O grupo coordenado por Tempone, no entanto, fez testes para a Leishmania chagasi, causadora da forma visceral da doença no Brasil.
"Constatamos pela primeira vez que o medicamento era ativo contra esse protozoário. A partir disso, decidimos utilizar a nanoformulação de lipossomas, pois sabíamos que ela iria mudar o perfil de distribuição da droga no organismo", disse.
Nanomedicamento
Com a nanoformulação, o fármaco é encapsulado no interior de partículas microscópicas e enviado pela corrente sanguínea. Com isso, é dirigido com maior precisão à célula infectada, em doses muito mais baixas, minimizando a toxicidade no organismo e aumentando a eficácia do tratamento.
"A furazolidona foi encapsulada em nanolipossomos de cerca de 150 nanômetros. A formulação, que desenvolvo desde o meu doutorado, foi pensada para se ligar ao receptor do macrófago, que é a célula hospedeira. Além da formulação carregar o fármaco para a célula infectada, ela fez com que o medicamento se fundisse com o parasita. Foi um direcionamento seletivo", contou Tempone.
Segundo ele, um primeiro artigo foi publicado em março na revista Parasitology Research, com os resultados dos ensaios in vitro e os estudos sobre as alterações causadas no parasita. "No novo artigo descrevemos os resultados dos estudos em modelos animais", disse.
Antimônio
A furazolidona livre, sem a formulação lipossomal, foi capaz de tratar a leishmaniose visceral com eficácia comparável à do antimônio, que tem toxicidade muito mais alta.
"Nos modelos animais, o antimônio reduziu o número de parasitas em 90%, enquanto a furazolidona, com a mesma dose, causou uma redução de 85%, o que é uma diferença mínima em termos estatísticos", disse Tampone.
Com a formulação lipossomal da furazolidona, os cientistas conseguiram uma redução de 75% do número de parasitas no baço, com uma dose 100 vezes menor que aquela utilizada com o fármaco livre.
"A aplicação de furazolidona livre na proporção de 50 miligramas por quilo fez o mesmo efeito do medicamento encapsulado em lipossomas na razão de 0,5 miligrama por quilo", afirmou Tampone.
Leishmaniose visceral no Brasil
O baço e o fígado são os órgãos em que há maior carga parasitária na leishmaniose visceral. O tratamento foi administrado por via intraperitonial. "No futuro, pretendemos testar essa formulação em doses maiores e em diferentes vias de administração, como por via intramuscular e intravenosa", disse.
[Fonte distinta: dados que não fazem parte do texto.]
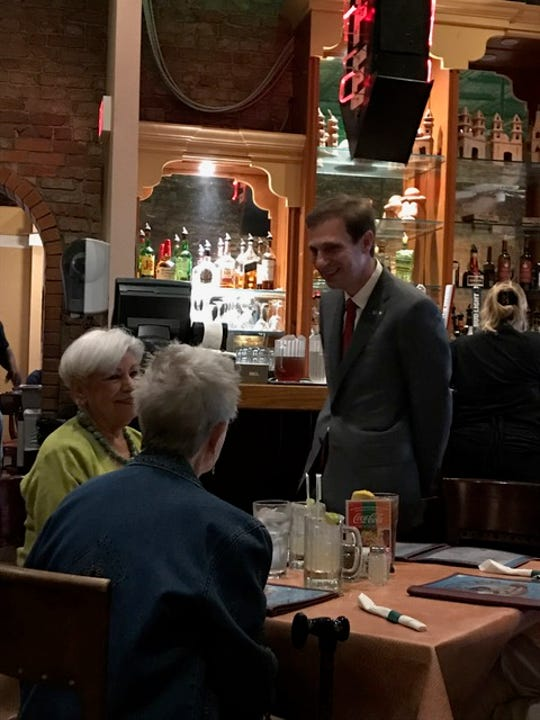 Justin Nelson speaks to supports at a campaign stop on Wednesday, Aug. 22.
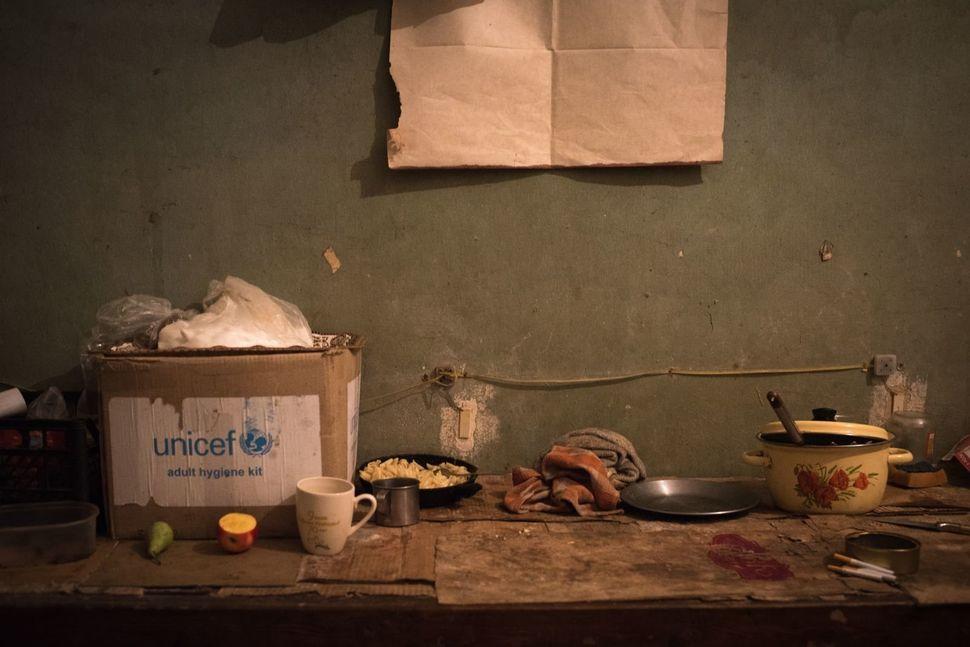 The shelf where Andrei Dashkosky and Nadia Zelenova keep their food items.
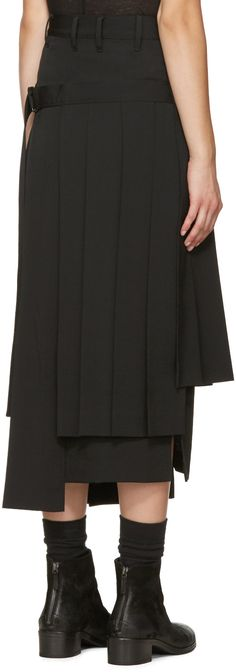 Mid-length wool skirt in black. Pleating throughout. Wrap-style overlay panel featuring cinch strap at side. Single-pocket styling. Offset vent at front and back hem. Asymmetric hem. Zip-fly. Unlined. Tonal stitching.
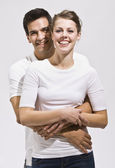 Attractive Couple Hugging and Smiling — Stock Photo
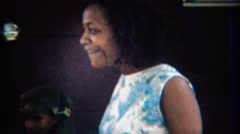 1969: Drunk African women twist dancing in blue floral dress. Stock Footage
Os dados mais recentes do Ministério da Saúde mostravam avanço da leishmaniose visceral no Brasil, com um aumento de 61% entre 2001 e 2006, quando foram registrados 4.526 casos. Em 2007, foram registrados cerca de 5 mil casos da doença, principalmente nas regiões Norte e Nordeste.
A leishmaniose é transmitida pela picada de flebotomíneos, hospedeiros do parasita leishmânia. O inseto se contamina ao sugar o sangue de mamíferos infectados e, ao picar um animal ou pessoa sadia, o flebótomo injeta secreção salivar com as leishmânias.
A forma tegumentar da doença atinge as mucosas do corpo e causa lesões na pele, enquanto a leishmaniose visceral ataca o fígado humano e pode levar o indivíduo à morte.